_WORK REQUIRED_.
Whether an entry is long or short, retype it exactly.

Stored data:

============================================================

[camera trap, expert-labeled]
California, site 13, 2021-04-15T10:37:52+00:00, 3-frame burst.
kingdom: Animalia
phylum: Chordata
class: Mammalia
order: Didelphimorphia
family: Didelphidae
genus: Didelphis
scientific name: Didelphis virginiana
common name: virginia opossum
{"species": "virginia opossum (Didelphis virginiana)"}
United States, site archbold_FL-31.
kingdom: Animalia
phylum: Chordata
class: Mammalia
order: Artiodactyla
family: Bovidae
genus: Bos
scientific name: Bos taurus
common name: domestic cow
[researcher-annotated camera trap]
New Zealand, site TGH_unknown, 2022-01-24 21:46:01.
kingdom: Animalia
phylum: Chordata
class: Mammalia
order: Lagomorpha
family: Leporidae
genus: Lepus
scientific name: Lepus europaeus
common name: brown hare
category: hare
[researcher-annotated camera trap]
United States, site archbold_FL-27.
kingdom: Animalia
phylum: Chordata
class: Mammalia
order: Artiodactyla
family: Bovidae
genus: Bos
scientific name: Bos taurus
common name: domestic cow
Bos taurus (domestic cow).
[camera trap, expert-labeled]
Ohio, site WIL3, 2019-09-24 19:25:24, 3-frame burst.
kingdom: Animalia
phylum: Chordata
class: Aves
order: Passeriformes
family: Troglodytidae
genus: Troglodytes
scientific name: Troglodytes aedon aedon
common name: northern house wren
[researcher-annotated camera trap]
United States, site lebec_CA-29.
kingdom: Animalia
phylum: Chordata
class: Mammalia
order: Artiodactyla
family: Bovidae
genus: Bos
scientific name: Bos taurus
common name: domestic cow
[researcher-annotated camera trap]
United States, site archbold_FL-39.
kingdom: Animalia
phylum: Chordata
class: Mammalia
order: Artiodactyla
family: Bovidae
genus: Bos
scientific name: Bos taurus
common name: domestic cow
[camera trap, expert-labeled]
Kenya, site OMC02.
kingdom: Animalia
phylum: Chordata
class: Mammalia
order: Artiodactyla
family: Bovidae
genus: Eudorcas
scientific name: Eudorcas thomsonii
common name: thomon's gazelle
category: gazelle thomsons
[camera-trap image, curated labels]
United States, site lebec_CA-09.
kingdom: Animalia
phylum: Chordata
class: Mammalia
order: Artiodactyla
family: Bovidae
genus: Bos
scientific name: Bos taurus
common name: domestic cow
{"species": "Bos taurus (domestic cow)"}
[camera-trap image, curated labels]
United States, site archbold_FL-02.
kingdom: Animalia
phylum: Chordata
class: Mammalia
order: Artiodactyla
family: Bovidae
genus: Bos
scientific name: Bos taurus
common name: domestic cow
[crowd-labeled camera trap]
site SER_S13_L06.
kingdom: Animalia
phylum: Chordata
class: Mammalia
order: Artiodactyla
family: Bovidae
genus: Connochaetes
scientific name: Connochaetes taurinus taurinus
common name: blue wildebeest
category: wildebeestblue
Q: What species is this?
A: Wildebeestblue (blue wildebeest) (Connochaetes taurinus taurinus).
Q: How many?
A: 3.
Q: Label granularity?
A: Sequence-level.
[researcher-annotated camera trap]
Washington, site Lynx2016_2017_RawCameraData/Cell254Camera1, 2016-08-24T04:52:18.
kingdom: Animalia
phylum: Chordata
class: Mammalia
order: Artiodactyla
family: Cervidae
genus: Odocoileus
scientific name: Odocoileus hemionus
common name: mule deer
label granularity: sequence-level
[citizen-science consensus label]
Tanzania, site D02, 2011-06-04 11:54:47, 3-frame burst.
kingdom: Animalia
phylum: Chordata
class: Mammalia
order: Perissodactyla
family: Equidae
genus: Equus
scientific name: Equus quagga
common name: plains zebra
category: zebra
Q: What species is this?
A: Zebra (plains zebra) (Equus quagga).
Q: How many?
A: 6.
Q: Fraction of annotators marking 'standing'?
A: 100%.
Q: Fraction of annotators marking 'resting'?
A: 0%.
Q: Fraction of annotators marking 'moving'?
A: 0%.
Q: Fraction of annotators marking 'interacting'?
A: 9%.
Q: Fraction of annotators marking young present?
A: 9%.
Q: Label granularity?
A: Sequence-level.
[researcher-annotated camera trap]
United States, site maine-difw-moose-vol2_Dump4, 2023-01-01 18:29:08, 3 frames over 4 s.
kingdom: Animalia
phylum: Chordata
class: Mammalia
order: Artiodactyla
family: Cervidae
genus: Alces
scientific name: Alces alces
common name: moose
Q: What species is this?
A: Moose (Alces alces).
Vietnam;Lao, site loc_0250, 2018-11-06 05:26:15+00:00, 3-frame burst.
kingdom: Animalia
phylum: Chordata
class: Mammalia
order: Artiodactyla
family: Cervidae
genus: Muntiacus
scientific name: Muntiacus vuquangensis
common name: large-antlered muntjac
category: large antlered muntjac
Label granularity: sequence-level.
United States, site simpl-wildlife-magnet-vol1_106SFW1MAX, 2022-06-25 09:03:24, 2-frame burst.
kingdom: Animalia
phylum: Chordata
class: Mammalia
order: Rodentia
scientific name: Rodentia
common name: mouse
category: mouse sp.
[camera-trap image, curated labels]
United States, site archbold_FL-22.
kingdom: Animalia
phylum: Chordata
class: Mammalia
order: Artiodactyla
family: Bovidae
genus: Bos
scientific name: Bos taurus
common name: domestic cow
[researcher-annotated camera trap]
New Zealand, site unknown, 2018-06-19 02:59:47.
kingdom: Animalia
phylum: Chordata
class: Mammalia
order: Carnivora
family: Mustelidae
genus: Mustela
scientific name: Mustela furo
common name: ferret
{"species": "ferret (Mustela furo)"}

============================================================

_EXERCISE ANSWER_.
[camera trap, expert-labeled]
California, site 13, 2021-04-15T10:37:52+00:00, 3-frame burst.
kingdom: Animalia
phylum: Chordata
class: Mammalia
order: Didelphimorphia
family: Didelphidae
genus: Didelphis
scientific name: Didelphis virginiana
common name: virginia opossum
{"species": "virginia opossum (Didelphis virginiana)"}
United States, site archbold_FL-31.
kingdom: Animalia
phylum: Chordata
class: Mammalia
order: Artiodactyla
family: Bovidae
genus: Bos
scientific name: Bos taurus
common name: domestic cow
[researcher-annotated camera trap]
New Zealand, site TGH_unknown, 2022-01-24 21:46:01.
kingdom: Animalia
phylum: Chordata
class: Mammalia
order: Lagomorpha
family: Leporidae
genus: Lepus
scientific name: Lepus europaeus
common name: brown hare
category: hare
[researcher-annotated camera trap]
United States, site archbold_FL-27.
kingdom: Animalia
phylum: Chordata
class: Mammalia
order: Artiodactyla
family: Bovidae
genus: Bos
scientific name: Bos taurus
common name: domestic cow
Bos taurus (domestic cow).
[camera trap, expert-labeled]
Ohio, site WIL3, 2019-09-24 19:25:24, 3-frame burst.
kingdom: Animalia
phylum: Chordata
class: Aves
order: Passeriformes
family: Troglodytidae
genus: Troglodytes
scientific name: Troglodytes aedon aedon
common name: northern house wren
[researcher-annotated camera trap]
United States, site lebec_CA-29.
kingdom: Animalia
phylum: Chordata
class: Mammalia
order: Artiodactyla
family: Bovidae
genus: Bos
scientific name: Bos taurus
common name: domestic cow
[researcher-annotated camera trap]
United States, site archbold_FL-39.
kingdom: Animalia
phylum: Chordata
class: Mammalia
order: Artiodactyla
family: Bovidae
genus: Bos
scientific name: Bos taurus
common name: domestic cow
[camera trap, expert-labeled]
Kenya, site OMC02.
kingdom: Animalia
phylum: Chordata
class: Mammalia
order: Artiodactyla
family: Bovidae
genus: Eudorcas
scientific name: Eudorcas thomsonii
common name: thomon's gazelle
category: gazelle thomsons
[camera-trap image, curated labels]
United States, site lebec_CA-09.
kingdom: Animalia
phylum: Chordata
class: Mammalia
order: Artiodactyla
family: Bovidae
genus: Bos
scientific name: Bos taurus
common name: domestic cow
{"species": "Bos taurus (domestic cow)"}
[camera-trap image, curated labels]
United States, site archbold_FL-02.
kingdom: Animalia
phylum: Chordata
class: Mammalia
order: Artiodactyla
family: Bovidae
genus: Bos
scientific name: Bos taurus
common name: domestic cow
[crowd-labeled camera trap]
site SER_S13_L06.
kingdom: Animalia
phylum: Chordata
class: Mammalia
order: Artiodactyla
family: Bovidae
genus: Connochaetes
scientific name: Connochaetes taurinus taurinus
common name: blue wildebeest
category: wildebeestblue
Q: What species is this?
A: Wildebeestblue (blue wildebeest) (Connochaetes taurinus taurinus).
Q: How many?
A: 3.
Q: Label granularity?
A: Sequence-level.
[researcher-annotated camera trap]
Washington, site Lynx2016_2017_RawCameraData/Cell254Camera1, 2016-08-24T04:52:18.
kingdom: Animalia
phylum: Chordata
class: Mammalia
order: Artiodactyla
family: Cervidae
genus: Odocoileus
scientific name: Odocoileus hemionus
common name: mule deer
label granularity: sequence-level
[citizen-science consensus label]
Tanzania, site D02, 2011-06-04 11:54:47, 3-frame burst.
kingdom: Animalia
phylum: Chordata
class: Mammalia
order: Perissodactyla
family: Equidae
genus: Equus
scientific name: Equus quagga
common name: plains zebra
category: zebra
Q: What species is this?
A: Zebra (plains zebra) (Equus quagga).
Q: How many?
A: 6.
Q: Fraction of annotators marking 'standing'?
A: 100%.
Q: Fraction of annotators marking 'resting'?
A: 0%.
Q: Fraction of annotators marking 'moving'?
A: 0%.
Q: Fraction of annotators marking 'interacting'?
A: 9%.
Q: Fraction of annotators marking young present?
A: 9%.
Q: Label granularity?
A: Sequence-level.
[researcher-annotated camera trap]
United States, site maine-difw-moose-vol2_Dump4, 2023-01-01 18:29:08, 3 frames over 4 s.
kingdom: Animalia
phylum: Chordata
class: Mammalia
order: Artiodactyla
family: Cervidae
genus: Alces
scientific name: Alces alces
common name: moose
Q: What species is this?
A: Moose (Alces alces).
Vietnam;Lao, site loc_0250, 2018-11-06 05:26:15+00:00, 3-frame burst.
kingdom: Animalia
phylum: Chordata
class: Mammalia
order: Artiodactyla
family: Cervidae
genus: Muntiacus
scientific name: Muntiacus vuquangensis
common name: large-antlered muntjac
category: large antlered muntjac
Label granularity: sequence-level.
United States, site simpl-wildlife-magnet-vol1_106SFW1MAX, 2022-06-25 09:03:24, 2-frame burst.
kingdom: Animalia
phylum: Chordata
class: Mammalia
order: Rodentia
scientific name: Rodentia
common name: mouse
category: mouse sp.
[camera-trap image, curated labels]
United States, site archbold_FL-22.
kingdom: Animalia
phylum: Chordata
class: Mammalia
order: Artiodactyla
family: Bovidae
genus: Bos
scientific name: Bos taurus
common name: domestic cow
[researcher-annotated camera trap]
New Zealand, site unknown, 2018-06-19 02:59:47.
kingdom: Animalia
phylum: Chordata
class: Mammalia
order: Carnivora
family: Mustelidae
genus: Mustela
scientific name: Mustela furo
common name: ferret
{"species": "ferret (Mustela furo)"}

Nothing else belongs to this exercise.